Ludus Latrunculorum

Roman Empire  ·  Strategy

Ludus Latrunculorum

Roman Strategy Game · ~1st century BC

Command your legions. Capture the enemy commander. Master the game of Rome.

How to Play

Ludus Latrunculorum is a 2-player strategy game of capture and encirclement played on a grid board. Eliminate enough enemy pieces — or trap their Dux — to win.
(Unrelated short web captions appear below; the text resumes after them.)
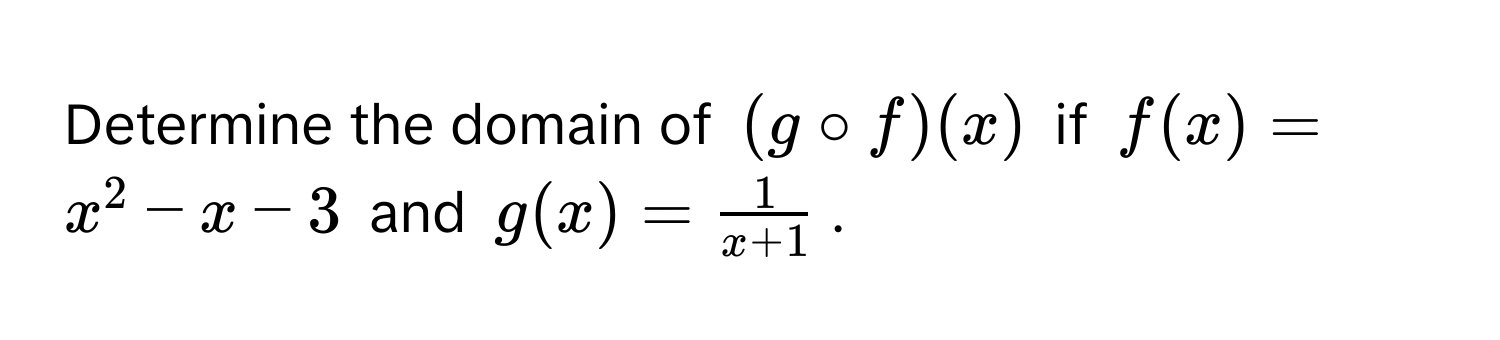 Determine the domain of $(g circ f)(x)$ if $f(x) = x^(2 - x - 3$ and $g(x) = frac1)x + 1$.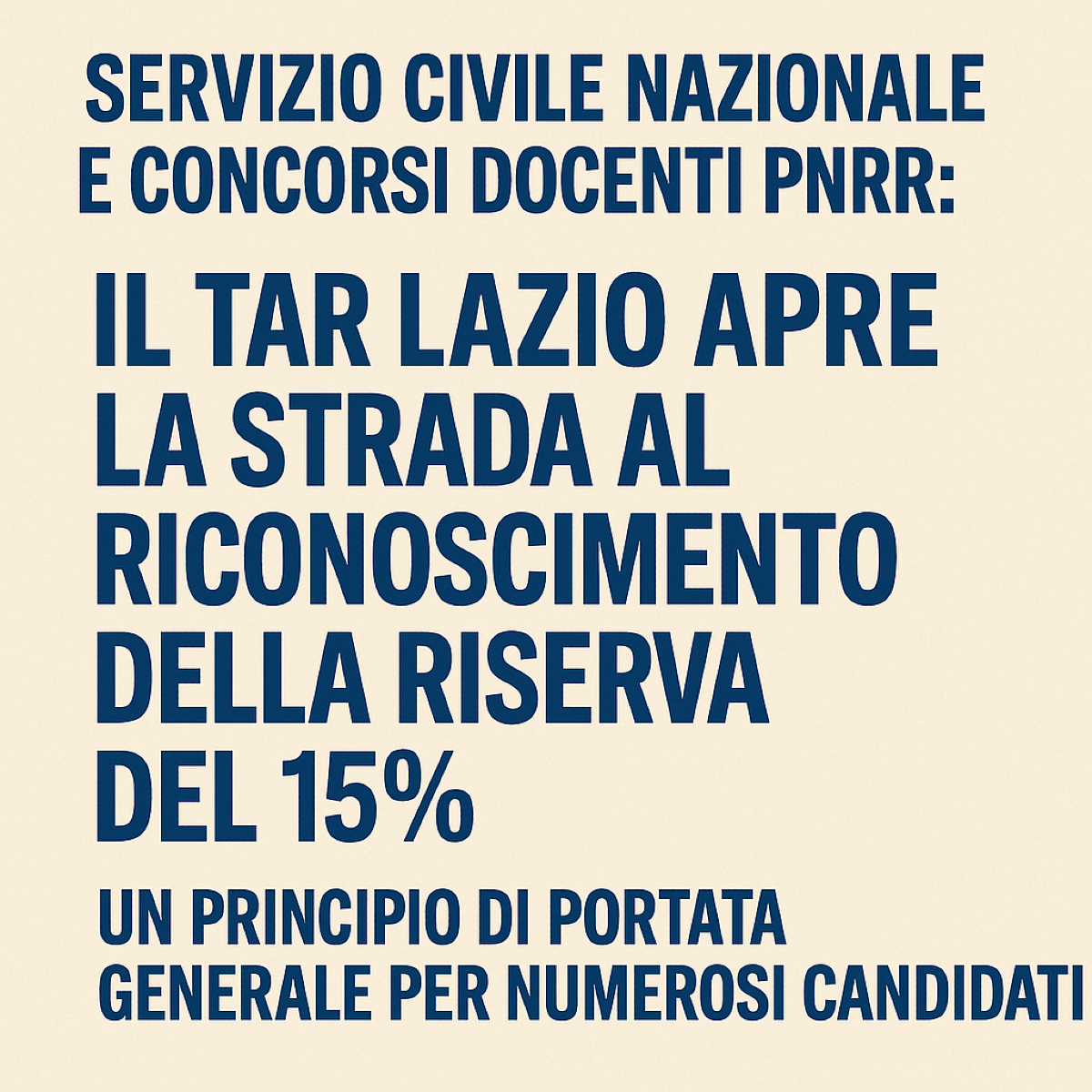Servizio Civile Nazionale e Concorsi Docenti PNRR: Il TAR Lazio Apre la Strada al Riconoscimento della Riserva del 15% - La Voce della Scuola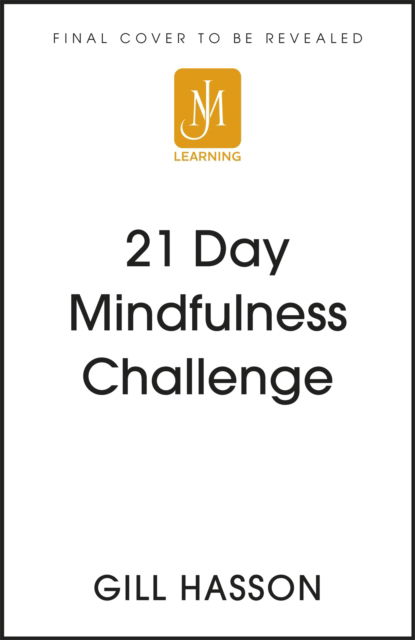 Cover for Gill Hasson · 21 Day Mindfulness Challenge: Learn to live in the moment (Pocketbok) (2022)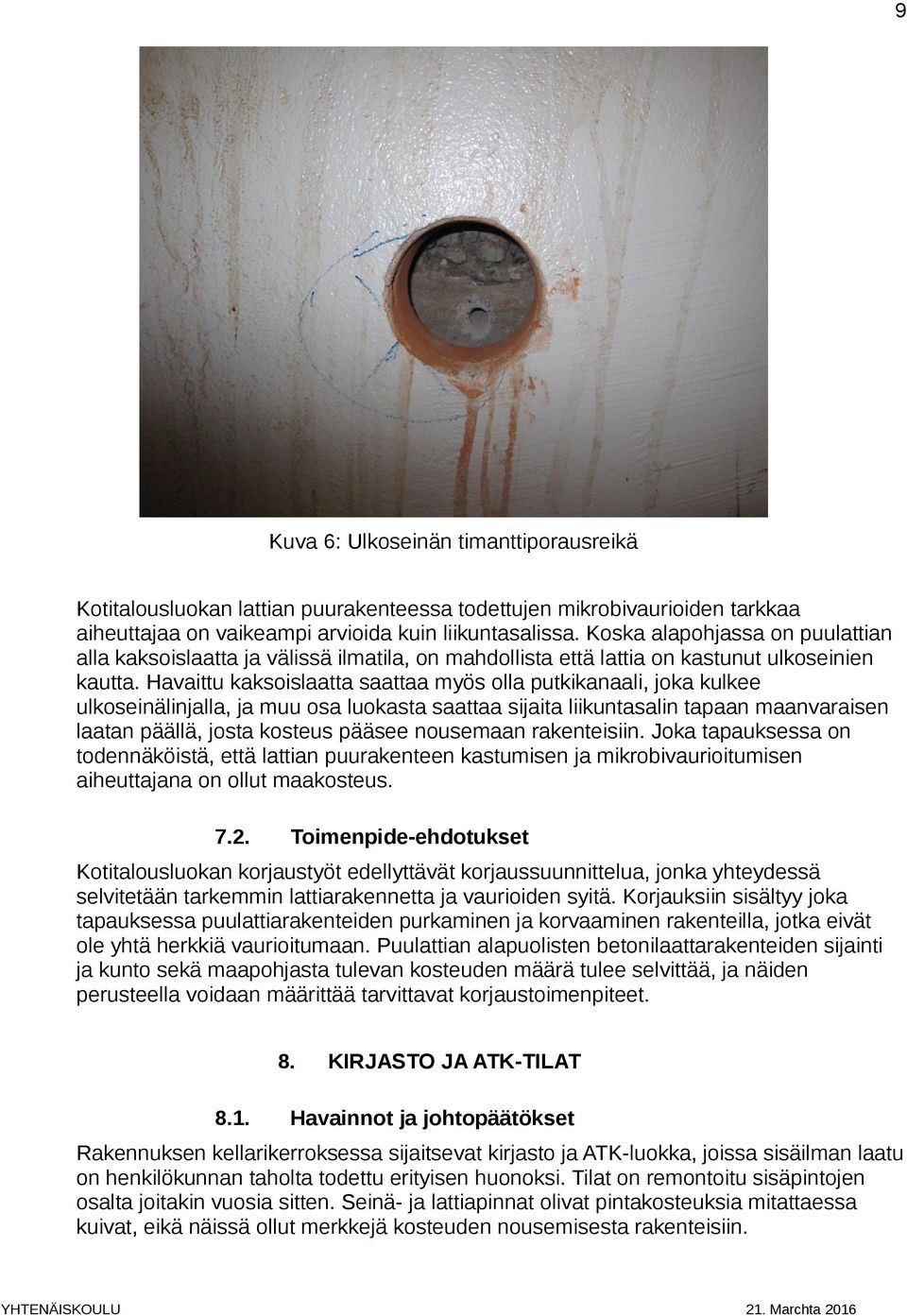 Havaittu kaksoislaatta saattaa myös olla putkikanaali, joka kulkee ulkoseinälinjalla, ja muu osa luokasta saattaa sijaita liikuntasalin tapaan maanvaraisen laatan päällä, josta kosteus pääsee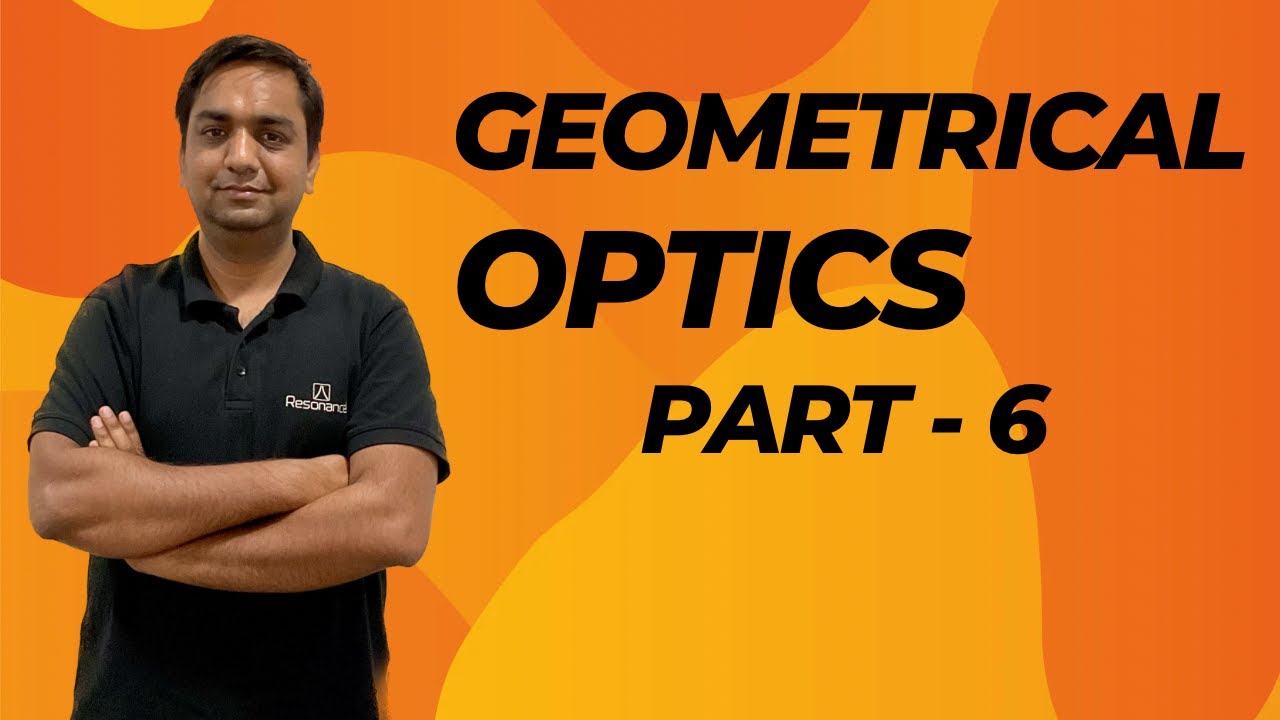 Geometrical optics by AKK Sir Part -6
  1. Pieces: Each side has regular latrones (soldiers) and one Dux (commander). The Dux is marked with a crown symbol on the board.
  2. Movement: Soldiers slide any number of squares horizontally or vertically (like a rook in chess), but cannot jump over pieces. The Dux moves the same way.
  3. Capture — Custodian rule: A piece is captured when it is sandwiched between two enemy pieces on opposite sides (horizontally or vertically). The board edge also counts as a hostile partner — a piece trapped against the edge by one enemy is captured.
  4. Safe sandwich: You may move a piece between two enemies without being captured — only a piece that ends its turn sandwiched is taken.
  5. The Dux: The commander cannot act as a capture partner when trapping enemy pieces — only regular soldiers may form the sandwich. The Dux itself can still be captured normally.
  6. Winning: The game ends when one side captures enough pieces to leave the opponent unable to make meaningful threats, or when the Dux is captured. The side with the most captures wins.
  7. Controls: Click a piece to select it (highlighted in gold), then click a destination square to move. The AI plays as Black. Toggle vs AI off for a local two-player game.
About Ludus Latrunculorum

Ludus Latrunculorum ("Game of Brigands" or "Game of Mercenary Soldiers") was one of the most popular strategy games of the Roman Empire, played from at least the 1st century BC through the 5th century AD. Roman legionaries carved boards into stone steps at forts and forums across the empire — from Hadrian's Wall to the deserts of North Africa.

The game was referenced by Ovid, Martial, and Varro, who praised it as a game of intellect and military virtue. Boards carved into stone steps at Roman forum sites have been found across Europe, the Middle East, and North Africa, testament to how widely the game was played.

The Dux ("commander") piece is explicitly mentioned in ancient sources as a special piece distinct from regular latrones (soldiers). The commander moved differently from ordinary pieces, though the exact rules for the Dux have been reconstructed from fragmentary sources. The custodian capture rule — surrounding a piece on two sides to remove it — is the game's defining mechanic, mirroring the Roman military practice of encirclement.